Grazie, Franca.

franca-sozzaniDici Franca Sozzani e pensi alla grazia di quel viso da Madonna rinascimentale incorniciato dagli eterni capelli biondi.

Dici Franca Sozzani e pensi a quegli occhi così azzurri che sapevano vedere la Bellezza e stanarla ovunque si nascondesse.

Dici Franca Sozzani e, soprattutto, pensi a Vogue, la Bibbia della moda, di cui teneva le redini saldissime da 28 anni, un’eternità.

Questo 2016 che non perdona, sul finale ci ha portato via anche lei, Nostra Signora dello Stile, che con la sua grazia e raffinatissima intelligenza ha raccontato le strade che stava prendendo il mondo e il suo specchiarsi negli abiti, nelle forme, nei colori.

Era nata a Mantova nel 1950, laureata in lettere con una specializzazione in filologia germanica, aveva capito presto quanto importante fosse la “moda”, quale peso avesse nel definire e narrare la società. Moda:  una parola scarna che troppe volte viene usata solo per fare rima con frivolezza e vacuità ma che persone come Franca Sozzani hanno contribuito a riempire di significato, di cultura, di narrazione e, ovviamente, di quella Bellezza che, Dostoevskij ci ha assicurato, salverà il mondo.

Approdata a Vogue Italia come direttrice nel 1988, nello stesso mese e lo stesso anno in cui l’amica e collega Anne Wintour andava ad occupare quel ruolo a Vogue America, ha rivoluzionato il giornale, rendendo, senza ombra di dubbio, l’edizione italiana del mensile la più bella che ci sia in circolazione.

Ha chiamato alla sua corte i più grandi fotografi, spesso quando erano quasi sconosciuti: Peter Lindbergh Bruce Weber, Herb Ritts, Mario Testino, Paolo Roversi, Steven Meisel, solo per citarne alcuni, convinta che la potenza delle immagini fosse la più prorompente delle armi, in tempi in cui Internet e Instagram erano concetti inesistenti.

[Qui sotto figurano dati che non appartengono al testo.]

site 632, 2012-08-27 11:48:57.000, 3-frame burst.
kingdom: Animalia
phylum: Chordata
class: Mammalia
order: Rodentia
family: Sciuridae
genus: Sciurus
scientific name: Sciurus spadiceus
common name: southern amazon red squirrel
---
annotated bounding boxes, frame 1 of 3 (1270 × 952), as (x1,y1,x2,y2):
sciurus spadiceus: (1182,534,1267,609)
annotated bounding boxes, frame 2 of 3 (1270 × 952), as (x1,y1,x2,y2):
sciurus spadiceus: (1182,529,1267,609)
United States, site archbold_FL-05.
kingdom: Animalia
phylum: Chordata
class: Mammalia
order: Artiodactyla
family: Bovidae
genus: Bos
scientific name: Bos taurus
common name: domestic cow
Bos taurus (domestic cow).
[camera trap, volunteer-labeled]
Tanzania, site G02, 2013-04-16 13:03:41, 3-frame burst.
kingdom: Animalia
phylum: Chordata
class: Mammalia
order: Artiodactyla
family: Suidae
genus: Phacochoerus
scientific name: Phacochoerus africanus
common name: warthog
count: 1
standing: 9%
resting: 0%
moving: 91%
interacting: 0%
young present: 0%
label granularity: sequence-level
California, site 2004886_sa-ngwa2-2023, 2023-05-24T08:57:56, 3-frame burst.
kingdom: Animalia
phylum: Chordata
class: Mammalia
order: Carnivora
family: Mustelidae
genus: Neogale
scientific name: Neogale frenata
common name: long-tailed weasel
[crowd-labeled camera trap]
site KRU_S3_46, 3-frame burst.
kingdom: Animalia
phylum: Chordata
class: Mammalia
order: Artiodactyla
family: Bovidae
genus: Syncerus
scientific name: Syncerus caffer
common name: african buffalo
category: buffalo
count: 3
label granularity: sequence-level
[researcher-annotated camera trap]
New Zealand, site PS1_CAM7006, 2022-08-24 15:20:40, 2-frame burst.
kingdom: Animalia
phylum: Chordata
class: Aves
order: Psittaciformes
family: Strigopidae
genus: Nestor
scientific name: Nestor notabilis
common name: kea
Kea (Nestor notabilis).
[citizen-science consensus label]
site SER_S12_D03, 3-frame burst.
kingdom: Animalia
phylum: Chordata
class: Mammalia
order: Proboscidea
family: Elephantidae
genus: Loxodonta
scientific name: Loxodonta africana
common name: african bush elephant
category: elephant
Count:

franca-sozzani-1Ha fatto di più. Non ha avuto mai paura. Nemmeno di portare la violenza, la nudità, la diversità, il grasso, il colore della pelle differente, fra le pagine patinate di un giornale che avrebbe solo dovuto far vedere come si indossano gli abiti.

“Una visionaria, che ha aiutato a risvegliare le coscienze sui temi più importanti attraverso la moda”, così la ricorda Marina Abramovic. E questa è probabilmente l’eredità più grande che Franca Sozzani lascia, la consapevolezza che anche la moda può cambiare in meglio il mondo, lavorando con coraggio, passione, intelligenza, risolutezza e grazia.

In questo tempo che va veloce, dove vince chi urla ed “educazione” sembra una parola desueta, la leggerezza di Franca Sozzani ci mancherà terribilmente.

Arrivederci Franca, e grazie per tutta la bellezza.